何となく違うとも言えず、気恥ずかしいままに沙月はそっと衝立の後ろから出てきた。
「…どうですか」
「…思った通り、お前は鮮やかな色が映えるな。…綺麗だ」
少しずれた髪飾りの位置を直しながら同金は嬉しそうに微笑んだ。
「同金さん…」
(顔が怖いから少し苦手だったけど、同金さん優しいし、笑うと素敵だなぁ…)
ぼんやりとそんな事を思っていると。
「さぁ、次いきましょう。どんどん着替えますよ!」
「よろしく頼む」
「ええっ!もういいです!」
「こちらでーす」
その後3回も着替え、店員と同金の話し合いで最初の青色の着物が一番良いということになったのだが…。

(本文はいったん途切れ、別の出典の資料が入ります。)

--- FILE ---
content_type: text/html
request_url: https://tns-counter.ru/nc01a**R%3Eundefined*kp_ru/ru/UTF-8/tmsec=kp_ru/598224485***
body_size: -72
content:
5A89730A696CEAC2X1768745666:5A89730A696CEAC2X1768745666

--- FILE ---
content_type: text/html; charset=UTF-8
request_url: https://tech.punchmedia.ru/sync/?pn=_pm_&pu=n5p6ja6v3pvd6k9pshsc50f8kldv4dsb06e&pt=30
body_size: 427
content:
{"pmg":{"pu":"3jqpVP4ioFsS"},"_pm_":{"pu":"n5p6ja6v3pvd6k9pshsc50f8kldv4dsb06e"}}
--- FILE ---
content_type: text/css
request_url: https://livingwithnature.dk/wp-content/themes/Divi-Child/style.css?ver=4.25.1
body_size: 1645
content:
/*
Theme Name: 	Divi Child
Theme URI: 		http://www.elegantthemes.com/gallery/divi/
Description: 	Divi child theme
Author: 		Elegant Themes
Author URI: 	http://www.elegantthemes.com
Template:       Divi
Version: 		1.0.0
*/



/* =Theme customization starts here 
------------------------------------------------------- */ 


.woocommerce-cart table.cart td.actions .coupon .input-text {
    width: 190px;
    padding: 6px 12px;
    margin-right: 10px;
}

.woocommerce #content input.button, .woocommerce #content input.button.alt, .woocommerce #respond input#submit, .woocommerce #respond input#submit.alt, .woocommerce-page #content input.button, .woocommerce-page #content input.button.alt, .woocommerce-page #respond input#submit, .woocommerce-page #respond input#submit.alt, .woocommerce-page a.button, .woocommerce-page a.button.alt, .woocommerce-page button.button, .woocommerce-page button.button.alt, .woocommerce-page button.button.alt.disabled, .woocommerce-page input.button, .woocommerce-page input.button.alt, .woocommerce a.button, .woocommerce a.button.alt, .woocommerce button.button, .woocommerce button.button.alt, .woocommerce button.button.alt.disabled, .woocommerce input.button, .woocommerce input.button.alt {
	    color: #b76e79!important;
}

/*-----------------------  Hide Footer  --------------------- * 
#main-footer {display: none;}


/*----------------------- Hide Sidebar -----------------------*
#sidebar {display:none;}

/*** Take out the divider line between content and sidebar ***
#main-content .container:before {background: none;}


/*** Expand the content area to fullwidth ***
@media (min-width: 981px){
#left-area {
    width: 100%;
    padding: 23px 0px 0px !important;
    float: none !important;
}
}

ちょっとこちらへ!と沙月は同金をひっぱって店の片隅へ移動した。
「あの、私そんなに手持ちがありませんよ」
「何を言うか。俺からの贈り物だ」
「いやいやこんな高価なもの頂けないですよ…」
多分、この服は沙月がひと月働いて稼げる金額くらいなのである。
「この位なんてことない。それにお前によく似合っている」
「同金さんからしたらそうかもしれないですけど…でも…」
「そうだな…そうしたらまたこの服を着て俺と出かけてくれるか?」
頭をぽんぽんしながら、言い聞かせるように沙月の目を見つめる。
「…はい。ありがとうございます。私でよければいつでもお供します!」
「よし、良い子だ」
(そう言われちゃうと…甘えるしかないよね…)
同金がお金を払っている間店の中を見ていると、沙月の目にあるものが留まった。
(――そうだ、これなら!)
店を出ようとした同金の手を掴む。
「ん?どうした?」
「そのまま後ろを向いていて下さいね」
大人しくそのままにしていると、何やらごそごそと何かされている気配。
「はい、できました!」
どうぞご覧ください、と笑顔で店員が鏡を持ってくる。
「これは…」
後ろで一本に縛ってある髪に、沙月と同じ青の飾り紐が結んであった。
「私からの贈り物です!色もお揃いなんですよ…」
そう言って照れ笑いをする沙月が愛おしく、思わず抱きしめてしまう。
「ありがとうな、大事にする」
「ど、どうきんさま…」
「――ハイ終了!!!」
「店の入り口でいちゃつくのは感心せんな」
録嗚未と干央にべりっと引き離される二人。
「チッ。空気が読めない奴らだ」
「おお、服を買ってもらったのか!雰囲気が変わったな」
「そうだな、よく似合っている」
「えへへ、これは同金さんに選んでもらったんです」
「流石は同金だなぁ」
先ほどはいい所で邪魔をされ不満な同金だったが、皆に褒められて沙月が嬉しそうに笑っているのを見ると満更でもない気がしてきた。
「同金さん!ありがとうございました」
「おう、好評で良かった」
「――おい?同金お前そんな飾り紐付けてたか?」
目ざとい鱗坊に見つけられて、慌てて誤魔化そうとした同金だったが
「実は私とお揃いなんです!」
という沙月の言葉で全員から冷やかされてしまうのだった。
つづく…
思ったより長くなってしまいましたので、いったん切ります。
本当に全員いけるのか。いや、いくんだ。